Corrigé 7 — Interface entre 3,3 V et 5 V

Avec HC : 2,9 V < 3,5 V, donc le niveau haut n’est pas garanti. Avec HCT : 2,9 V ≥ 2,0 V, donc compatible en tension.

Pour conserver l’entrée HC, utiliser un translateur de niveau, un buffer adapté ou une sortie à drain ouvert avec pull-up compatible, sous réserve des tensions tolérées.

Corrigé 8 — Bus trois états

La condition sûre est : au plus un des signaux ENA, ENB et ENC vaut 1. Formellement, ENA·ENB = 0, ENA·ENC = 0 et ENB·ENC = 0.

Si A force 1 et B force 0, un courant important circule entre les étages de sortie. Il peut provoquer échauffement, niveaux indéterminés et destruction.
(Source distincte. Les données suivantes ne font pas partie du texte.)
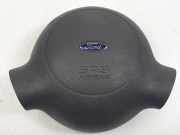 Airbag Lenkrad 1S51B042B85AAZU37 Ford Ka I Schrägheck 1.3i (BAA) 2000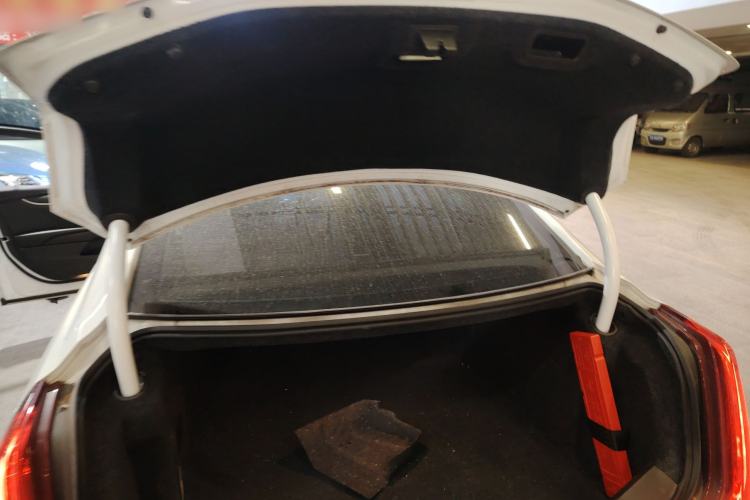 Used Cadillac XTS 2018 28T Tech Edition
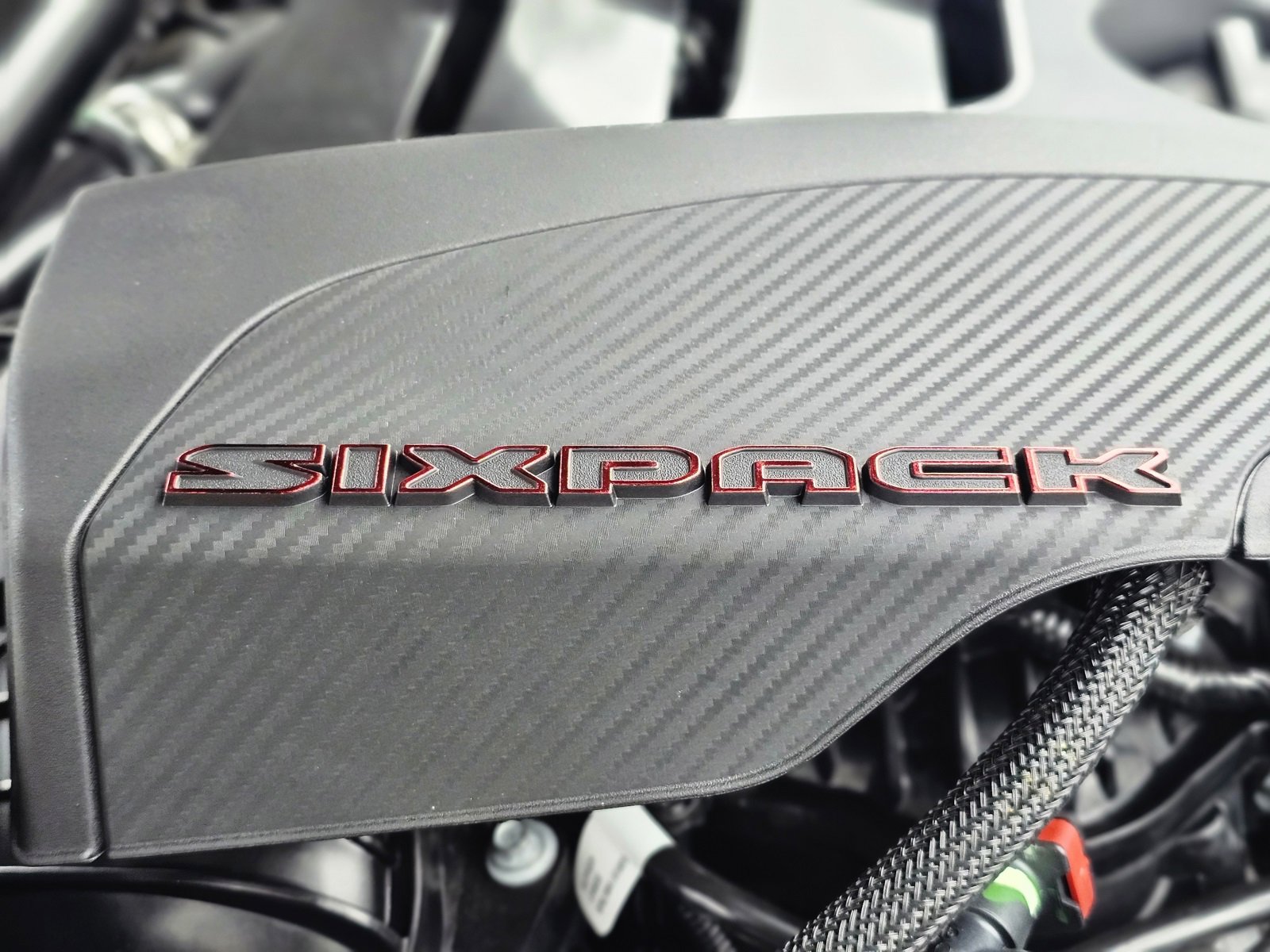 New 2026 Dodge Charger Scat Pack image 10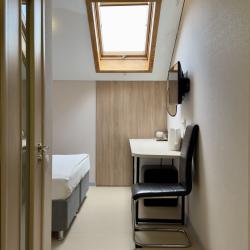 Номер стандарт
Utiliser un arbitre ou décodeur one-hot et insérer une phase où toutes les sorties sont en Z avant d’activer la suivante.


 

 

Corrigés des exercices d’entraînement

Corrigé 9 — Choisir une famille logique

Un 74HC sous 5 V possède des seuils de type CMOS et peut demander environ 3,5 V pour un 1 garanti ; 2,4 V n’est pas suffisant. Un 74HCT possède des seuils compatibles TTL, typiquement autour de 2,0 V pour VIH(min). Le 74HCT est donc le choix approprié.

Corrigé 10 — Marge de bruit négative

NMH = 2,6 − 2,8 = −0,2 V. La sortie ne garantit pas que l’entrée reconnaîtra un 1.

Solutions possibles : utiliser un buffer compatible, choisir une famille à seuil plus bas, ajouter un translateur de niveau ou modifier la tension dans les limites autorisées.

Corrigé 11 — Puissance d’un ensemble de circuits

Courant statique total = 8 × 1,2 mA = 9,6 mA. Puissance statique = 5 V × 9,6 mA = 48 mW.

Puissance totale = 48 + 18 = 66 mW. Courant moyen équivalent = 66 mW / 5 V = 13,2 mA.

Corrigé 12 — Chaîne de portes et fréquence

Délai critique = 4 × 9 ns = 36 ns. Si ce délai représente 60 % de la période, 0,60T ≥ 36 ns, donc T ≥ 60 ns. La fréquence maximale est environ 16,7 MHz, avant ajout d’une marge de sécurité.

Corrigé 13 — Pull-up et consommation

Avec 4,7 kΩ : I = 3,3 / 4700 ≈ 0,70 mA et P ≈ 2,32 mW lorsque le bouton est appuyé.

Avec 47 kΩ : I ≈ 70 µA et P ≈ 0,23 mW. La consommation diminue d’un facteur 10, mais la ligne devient plus sensible aux fuites, au bruit et aux fronts lents.

Corrigé 14 — Bus à drain ouvert

I = (3,3 − 0,25) / 2,2 kΩ ≈ 1,39 mA. Cette valeur est inférieure à 2 mA, donc compatible.

Si elle avait dépassé la limite, il aurait fallu augmenter la résistance tout en vérifiant que le temps de montée reste acceptable.

Réponses de l’auto-évaluation

1-b ; 2-a ; 3-a ; 4-b ; 5-a ; 6-c ; 7-b ; 8-a ; 9-a ; 10-a.

Compétence finale

À partir d’une fiche technique, l’étudiant doit être capable de démontrer qu’une interface logique est compatible en tension, en courant, en vitesse et en puissance, puis de proposer un câblage fiable et protégé.